**EXERCICE PROPOSÉ 1:** Résumez en quelques phrases le paragraphe de l'extrait du document qui commence par « En premier lieu, la seule circonstance », en gardant ses faits essentiels.
**EXERCICE PROPOSÉ 2:** Relevez tous les intertitres de l'extrait du document, c'est-à-dire les lignes qui commencent par « Sur » ou par « En ce qui concerne ».

**EXTRAIT DU DOCUMENT:**
───

Sur la régularité du jugement attaqué :

2. En premier lieu, la seule circonstance que les premiers juges aient pu reprendre dans les motifs du jugement les arguments développés en défense par l'administration ne saurait caractériser un manquement à leur devoir d'impartialité, en méconnaissance des principes énoncés par l'article 6 de la convention européenne de sauvegarde des droits de l'homme et des libertés fondamentales, lequel, au demeurant, n'est utilement invocable qu'à l'encontre des énonciations du jugement concernant les conclusions à fin de décharge des pénalités, à l'exclusion des conclusions à fin de décharge des impositions elles-mêmes. Par suite, Mme C... n'est pas fondée à soutenir que le jugement serait entaché d'irrégularité pour ce motif.

3. En deuxième lieu, à supposer que la requérante ait entendu invoquer le moyen tiré de l'insuffisante motivation du jugement attaqué, le tribunal, qui n'était pas tenu de répondre à l'ensemble des arguments invoqués par l'intéressée à l'appui de sa demande, a procédé à l'examen, avec une motivation suffisante, des moyens qu'elle a invoqués pour contester la régularité de la procédure d'imposition ainsi que le bien-fondé des rehaussements litigieux.

Sur les conclusions à fin de décharge :

En ce qui concerne le principe de l'imposition dans la catégorie des bénéfices non commerciaux :

4. En premier lieu, aux termes de l'article 92 du code général des impôts : " 1. Sont considérés comme provenant de l'exercice d'une profession non commerciale ou comme revenus assimilés aux bénéfices non commerciaux, les bénéfices des professions libérales, des charges et offices dont les titulaires n'ont pas la qualité de commerçants et de toutes occupations, exploitations lucratives et sources de profits ne se rattachant pas à une autre catégorie de bénéfices ou de revenus ".

───

**DONNÉES FOURNIES:**
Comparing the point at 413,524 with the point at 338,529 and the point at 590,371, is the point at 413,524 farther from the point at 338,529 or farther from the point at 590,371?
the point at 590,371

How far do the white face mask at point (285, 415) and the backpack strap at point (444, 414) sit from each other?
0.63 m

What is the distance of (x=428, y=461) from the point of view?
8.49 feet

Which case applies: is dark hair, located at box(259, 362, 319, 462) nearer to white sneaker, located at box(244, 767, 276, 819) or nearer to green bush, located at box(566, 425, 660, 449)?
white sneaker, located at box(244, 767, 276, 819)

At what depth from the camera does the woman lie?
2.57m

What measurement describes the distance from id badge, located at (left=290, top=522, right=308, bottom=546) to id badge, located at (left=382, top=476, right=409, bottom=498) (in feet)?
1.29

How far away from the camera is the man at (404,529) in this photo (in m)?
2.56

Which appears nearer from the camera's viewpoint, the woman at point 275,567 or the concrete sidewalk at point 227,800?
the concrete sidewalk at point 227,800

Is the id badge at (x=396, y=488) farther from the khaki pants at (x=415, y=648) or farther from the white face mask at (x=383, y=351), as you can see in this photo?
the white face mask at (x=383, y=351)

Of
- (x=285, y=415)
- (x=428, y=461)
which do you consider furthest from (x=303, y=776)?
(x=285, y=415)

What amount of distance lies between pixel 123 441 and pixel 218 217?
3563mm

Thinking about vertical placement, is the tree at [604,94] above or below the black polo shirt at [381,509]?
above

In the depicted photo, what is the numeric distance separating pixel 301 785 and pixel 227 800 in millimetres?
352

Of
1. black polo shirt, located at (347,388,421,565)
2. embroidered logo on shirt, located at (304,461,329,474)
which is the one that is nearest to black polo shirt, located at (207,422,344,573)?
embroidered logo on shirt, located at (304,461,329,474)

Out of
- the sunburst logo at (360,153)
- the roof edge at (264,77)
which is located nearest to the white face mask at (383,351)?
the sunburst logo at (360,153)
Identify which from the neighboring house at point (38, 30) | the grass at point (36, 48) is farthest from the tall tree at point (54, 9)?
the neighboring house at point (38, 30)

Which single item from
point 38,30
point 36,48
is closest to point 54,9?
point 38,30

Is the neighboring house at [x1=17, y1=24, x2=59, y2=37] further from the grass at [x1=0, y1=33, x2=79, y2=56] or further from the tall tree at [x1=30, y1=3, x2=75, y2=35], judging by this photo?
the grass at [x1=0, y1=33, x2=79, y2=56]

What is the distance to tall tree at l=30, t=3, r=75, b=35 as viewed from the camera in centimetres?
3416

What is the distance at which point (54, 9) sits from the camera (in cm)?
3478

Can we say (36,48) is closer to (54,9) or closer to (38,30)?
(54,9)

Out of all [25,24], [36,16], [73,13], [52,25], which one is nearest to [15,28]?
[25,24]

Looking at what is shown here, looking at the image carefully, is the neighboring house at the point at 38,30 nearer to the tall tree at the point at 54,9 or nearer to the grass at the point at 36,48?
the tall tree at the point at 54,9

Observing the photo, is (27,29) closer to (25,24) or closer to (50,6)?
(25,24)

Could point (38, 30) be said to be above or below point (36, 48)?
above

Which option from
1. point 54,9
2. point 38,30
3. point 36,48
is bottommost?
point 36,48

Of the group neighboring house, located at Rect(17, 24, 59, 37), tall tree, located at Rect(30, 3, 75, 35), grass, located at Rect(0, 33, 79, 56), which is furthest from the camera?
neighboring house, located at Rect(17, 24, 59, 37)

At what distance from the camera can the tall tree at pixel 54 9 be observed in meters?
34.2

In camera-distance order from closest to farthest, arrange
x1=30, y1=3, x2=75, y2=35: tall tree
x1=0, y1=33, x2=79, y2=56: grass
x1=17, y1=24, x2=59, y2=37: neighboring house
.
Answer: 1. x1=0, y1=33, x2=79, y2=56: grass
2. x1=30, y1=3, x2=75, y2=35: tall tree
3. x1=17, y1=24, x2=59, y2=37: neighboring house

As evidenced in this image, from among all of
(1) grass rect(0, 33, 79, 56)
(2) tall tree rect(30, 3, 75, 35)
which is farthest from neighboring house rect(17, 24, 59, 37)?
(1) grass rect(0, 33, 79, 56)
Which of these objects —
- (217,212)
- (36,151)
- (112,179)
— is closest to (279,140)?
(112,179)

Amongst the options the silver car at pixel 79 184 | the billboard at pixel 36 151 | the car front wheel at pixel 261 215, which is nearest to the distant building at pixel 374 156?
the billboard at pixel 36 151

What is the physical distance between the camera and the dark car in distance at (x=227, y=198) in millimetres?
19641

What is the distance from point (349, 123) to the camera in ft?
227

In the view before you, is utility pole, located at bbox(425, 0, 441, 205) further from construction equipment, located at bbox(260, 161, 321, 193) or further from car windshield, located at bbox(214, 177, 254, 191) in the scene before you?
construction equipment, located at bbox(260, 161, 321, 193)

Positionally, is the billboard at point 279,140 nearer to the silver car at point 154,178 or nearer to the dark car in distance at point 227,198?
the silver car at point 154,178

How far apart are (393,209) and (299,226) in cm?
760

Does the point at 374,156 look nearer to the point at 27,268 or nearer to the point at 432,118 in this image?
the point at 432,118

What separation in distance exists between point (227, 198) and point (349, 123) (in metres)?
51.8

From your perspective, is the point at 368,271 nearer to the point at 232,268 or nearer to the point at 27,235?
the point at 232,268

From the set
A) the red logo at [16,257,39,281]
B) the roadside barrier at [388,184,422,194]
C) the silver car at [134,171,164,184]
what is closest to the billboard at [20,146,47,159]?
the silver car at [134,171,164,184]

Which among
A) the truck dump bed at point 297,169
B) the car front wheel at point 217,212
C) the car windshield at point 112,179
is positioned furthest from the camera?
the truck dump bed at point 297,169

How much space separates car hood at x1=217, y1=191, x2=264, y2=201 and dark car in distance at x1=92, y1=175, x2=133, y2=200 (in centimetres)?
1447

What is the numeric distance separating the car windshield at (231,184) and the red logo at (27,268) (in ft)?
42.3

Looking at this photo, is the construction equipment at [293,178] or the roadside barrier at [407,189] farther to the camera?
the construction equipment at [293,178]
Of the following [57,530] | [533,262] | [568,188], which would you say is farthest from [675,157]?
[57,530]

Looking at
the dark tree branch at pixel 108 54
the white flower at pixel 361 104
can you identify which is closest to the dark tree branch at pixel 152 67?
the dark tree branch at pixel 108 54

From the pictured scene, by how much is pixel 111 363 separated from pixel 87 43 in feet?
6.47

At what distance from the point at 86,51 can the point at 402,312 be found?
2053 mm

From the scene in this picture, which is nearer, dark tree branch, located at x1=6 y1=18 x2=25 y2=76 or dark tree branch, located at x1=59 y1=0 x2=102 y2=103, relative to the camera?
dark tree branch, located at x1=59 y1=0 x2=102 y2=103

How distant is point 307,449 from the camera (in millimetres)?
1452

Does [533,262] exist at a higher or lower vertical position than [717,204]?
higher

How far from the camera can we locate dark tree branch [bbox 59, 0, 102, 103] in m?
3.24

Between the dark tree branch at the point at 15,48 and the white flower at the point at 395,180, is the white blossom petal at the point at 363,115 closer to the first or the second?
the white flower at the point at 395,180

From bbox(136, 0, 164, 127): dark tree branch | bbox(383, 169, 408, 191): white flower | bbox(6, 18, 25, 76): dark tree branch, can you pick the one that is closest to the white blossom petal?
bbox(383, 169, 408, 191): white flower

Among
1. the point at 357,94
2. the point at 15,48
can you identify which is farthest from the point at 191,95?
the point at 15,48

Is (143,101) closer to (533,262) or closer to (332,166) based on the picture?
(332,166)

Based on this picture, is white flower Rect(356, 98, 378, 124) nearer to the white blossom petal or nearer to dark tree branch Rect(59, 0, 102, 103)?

───

**RÉPONSE RÉDIGÉE 1:** Que les premiers juges aient repris dans les motifs du jugement les arguments de défense de l'administration ne suffit pas à caractériser un manquement à leur devoir d'impartialité au regard de l'article 6 de la convention européenne de sauvegarde des droits de l'homme et des libertés fondamentales. Cet article n'est d'ailleurs utilement invocable que contre les énonciations relatives à la décharge des pénalités, et non à celle des impositions elles-mêmes. Mme C... n'est donc pas fondée à soutenir que le jugement est irrégulier pour ce motif.

**RÉPONSE RÉDIGÉE 2:**
- Sur la régularité du jugement attaqué
- Sur les conclusions à fin de décharge
- En ce qui concerne le principe de l'imposition dans la catégorie des bénéfices non commerciaux